Deal with grounds.
Properly installed EMT provides its own grounding and does not need a ground wire. So ground wires in those conduit segments should be deleted altogether. Where ground is required, the presence of 20A circuits will oblige a #12 wire but it can be bare.
Note also that any ground wires must go to the metal box first - they are not run "to device first" like in plastic boxes. So where grounds do exist they should go (or be pigtailed) to the optional #10-32 screw on the metal box. Every box has at least one hole tapped 10-32 for a ground screw. When I do run ground wires, which isn't very often, I treat each EMT segment as a separate deal and run a ground wire box to box and that's it. I do that when I fear the EMT conduit will get hit or damaged.
Devices auto-pickup grounds off the metal box one of several ways.
- Switches just do.
- Cheap receptacles do it via hard flush clean metal-metal contact with bottomed-out screws.
- "Self grounding" receptacles do it via wipers on the mounting screws.
Back to your wires.
I count three switched-hots, one always-hot and one neutral.
You want to add four wires for hot-ground pairs.
For reasons, 15-20A circuits simplify to "no more than four circuits per conduit". You can grind through 310.15(B)(16), 240.4(D) and 310.15(B)(3)(a) if you really want to. Any circuit served from 120/240V panelboard counts as 2 wires.

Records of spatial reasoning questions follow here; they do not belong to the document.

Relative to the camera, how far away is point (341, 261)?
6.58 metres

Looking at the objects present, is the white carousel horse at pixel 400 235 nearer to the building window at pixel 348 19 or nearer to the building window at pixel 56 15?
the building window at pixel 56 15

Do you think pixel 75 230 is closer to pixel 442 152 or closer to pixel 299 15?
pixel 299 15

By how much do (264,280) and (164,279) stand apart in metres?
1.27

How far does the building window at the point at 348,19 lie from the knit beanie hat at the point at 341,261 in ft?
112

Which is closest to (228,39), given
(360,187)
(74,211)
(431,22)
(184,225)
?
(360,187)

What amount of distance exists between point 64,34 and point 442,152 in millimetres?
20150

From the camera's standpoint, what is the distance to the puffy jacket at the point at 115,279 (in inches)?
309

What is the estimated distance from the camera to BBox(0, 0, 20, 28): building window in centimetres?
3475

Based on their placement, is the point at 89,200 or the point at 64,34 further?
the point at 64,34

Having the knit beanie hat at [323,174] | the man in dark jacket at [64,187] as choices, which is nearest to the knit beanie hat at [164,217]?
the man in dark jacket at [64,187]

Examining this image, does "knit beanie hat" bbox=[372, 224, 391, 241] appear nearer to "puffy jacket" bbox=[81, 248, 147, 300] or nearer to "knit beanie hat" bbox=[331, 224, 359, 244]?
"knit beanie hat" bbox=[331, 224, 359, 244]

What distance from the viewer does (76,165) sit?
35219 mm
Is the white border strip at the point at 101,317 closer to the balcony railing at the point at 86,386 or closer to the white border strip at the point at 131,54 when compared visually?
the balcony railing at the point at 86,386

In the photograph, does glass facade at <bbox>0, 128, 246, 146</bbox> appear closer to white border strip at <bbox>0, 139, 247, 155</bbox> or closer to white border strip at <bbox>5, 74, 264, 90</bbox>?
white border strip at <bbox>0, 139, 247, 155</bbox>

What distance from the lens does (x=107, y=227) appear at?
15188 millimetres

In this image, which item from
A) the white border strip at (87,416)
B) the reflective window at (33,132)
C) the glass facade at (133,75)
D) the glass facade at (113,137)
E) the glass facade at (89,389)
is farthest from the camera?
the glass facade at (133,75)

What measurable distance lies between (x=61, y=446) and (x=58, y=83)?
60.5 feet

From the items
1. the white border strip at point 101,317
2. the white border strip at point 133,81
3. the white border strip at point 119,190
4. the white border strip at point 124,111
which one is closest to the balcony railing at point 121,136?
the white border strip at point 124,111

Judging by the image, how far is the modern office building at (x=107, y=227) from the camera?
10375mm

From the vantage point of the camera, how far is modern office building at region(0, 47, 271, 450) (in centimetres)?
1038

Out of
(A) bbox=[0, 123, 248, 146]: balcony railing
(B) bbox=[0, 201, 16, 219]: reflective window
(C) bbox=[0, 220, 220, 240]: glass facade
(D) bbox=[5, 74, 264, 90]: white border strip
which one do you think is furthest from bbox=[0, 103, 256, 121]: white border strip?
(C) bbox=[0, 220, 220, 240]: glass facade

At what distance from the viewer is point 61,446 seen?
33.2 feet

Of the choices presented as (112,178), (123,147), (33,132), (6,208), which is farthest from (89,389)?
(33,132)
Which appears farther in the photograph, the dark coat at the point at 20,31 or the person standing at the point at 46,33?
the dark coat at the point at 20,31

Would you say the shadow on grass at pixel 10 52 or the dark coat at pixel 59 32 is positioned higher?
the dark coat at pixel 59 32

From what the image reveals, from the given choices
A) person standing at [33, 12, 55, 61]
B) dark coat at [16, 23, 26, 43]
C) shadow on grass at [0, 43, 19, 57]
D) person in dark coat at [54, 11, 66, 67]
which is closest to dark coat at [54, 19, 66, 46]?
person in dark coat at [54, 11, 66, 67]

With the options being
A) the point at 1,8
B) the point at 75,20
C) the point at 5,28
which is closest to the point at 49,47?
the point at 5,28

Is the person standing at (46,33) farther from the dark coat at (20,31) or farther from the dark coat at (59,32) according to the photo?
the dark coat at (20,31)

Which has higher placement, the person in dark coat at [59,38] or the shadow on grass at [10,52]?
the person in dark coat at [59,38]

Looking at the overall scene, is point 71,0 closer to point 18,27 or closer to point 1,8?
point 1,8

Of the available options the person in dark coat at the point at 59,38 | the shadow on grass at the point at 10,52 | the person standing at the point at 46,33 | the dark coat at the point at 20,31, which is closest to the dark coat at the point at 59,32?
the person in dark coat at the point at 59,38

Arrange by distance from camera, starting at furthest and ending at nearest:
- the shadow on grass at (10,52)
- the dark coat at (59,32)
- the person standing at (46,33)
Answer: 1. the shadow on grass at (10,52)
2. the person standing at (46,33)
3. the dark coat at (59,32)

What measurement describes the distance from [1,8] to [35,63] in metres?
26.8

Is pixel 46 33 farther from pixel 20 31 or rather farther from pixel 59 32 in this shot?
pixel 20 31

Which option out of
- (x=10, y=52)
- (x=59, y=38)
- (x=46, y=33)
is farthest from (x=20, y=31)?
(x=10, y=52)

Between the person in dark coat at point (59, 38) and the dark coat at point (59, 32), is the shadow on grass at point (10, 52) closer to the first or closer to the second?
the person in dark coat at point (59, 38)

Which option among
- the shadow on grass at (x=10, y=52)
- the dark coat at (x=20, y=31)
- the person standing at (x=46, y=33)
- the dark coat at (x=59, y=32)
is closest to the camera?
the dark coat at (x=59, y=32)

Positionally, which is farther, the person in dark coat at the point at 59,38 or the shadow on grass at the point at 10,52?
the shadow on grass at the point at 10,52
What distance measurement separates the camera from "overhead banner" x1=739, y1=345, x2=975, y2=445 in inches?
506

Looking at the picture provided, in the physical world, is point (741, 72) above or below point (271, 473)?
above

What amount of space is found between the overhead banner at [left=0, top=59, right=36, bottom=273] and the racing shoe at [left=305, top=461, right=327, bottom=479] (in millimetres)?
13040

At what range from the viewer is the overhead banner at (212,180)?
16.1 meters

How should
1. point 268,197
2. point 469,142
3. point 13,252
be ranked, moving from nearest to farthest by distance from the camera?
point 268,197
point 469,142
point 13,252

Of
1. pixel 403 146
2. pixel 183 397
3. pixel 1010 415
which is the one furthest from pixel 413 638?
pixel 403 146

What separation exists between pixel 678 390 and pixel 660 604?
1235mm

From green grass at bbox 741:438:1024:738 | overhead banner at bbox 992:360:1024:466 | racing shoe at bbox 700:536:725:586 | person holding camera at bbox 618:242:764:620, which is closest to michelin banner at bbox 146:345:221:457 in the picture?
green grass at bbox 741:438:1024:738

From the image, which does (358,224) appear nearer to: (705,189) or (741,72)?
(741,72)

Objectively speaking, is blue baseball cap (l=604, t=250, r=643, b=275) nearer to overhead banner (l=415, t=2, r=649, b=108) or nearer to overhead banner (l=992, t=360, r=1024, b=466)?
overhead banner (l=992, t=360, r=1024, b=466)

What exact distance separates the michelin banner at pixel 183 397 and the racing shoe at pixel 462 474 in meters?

When 2 or more wires "split" current any of them is rated to handle, the entire group of wires counts as 1 wire for thermal derate purposes. Why? Because wire heat is the square of current. To create an arbitrary "U"nit, count any 1 wire's heat as its amps squared. So a wire carrying 20A of heat makes 400U of heat. But split it on 4 wires carrying 16, 2, 1 and 1 amps - heat is 162 + 22 + 12 + 12. That's only 260U, see how quick that falls off? That means your 3 switched-hots are a nothingburger.
And the same principle applies to 120/240V circuits such as MWBCs. Worst case 20A on both hots, right? 400U + 400U = 800U both wires. Well, what if the current is 20/16A with 4A on the neutral? 400U + 256U + 16U. That's less, so really - any circuit counts as 2 wires.
Now if you get into 120/208V 3-phase, it's complicated.
So back to simplicity, four or fewer circuits = you're fine.
As far as conduit fill, you have five insulated #14 + four insulated #12 + an optional BARE #12 ground. Punch that into a conduit fill calc but based on my experience you're fine.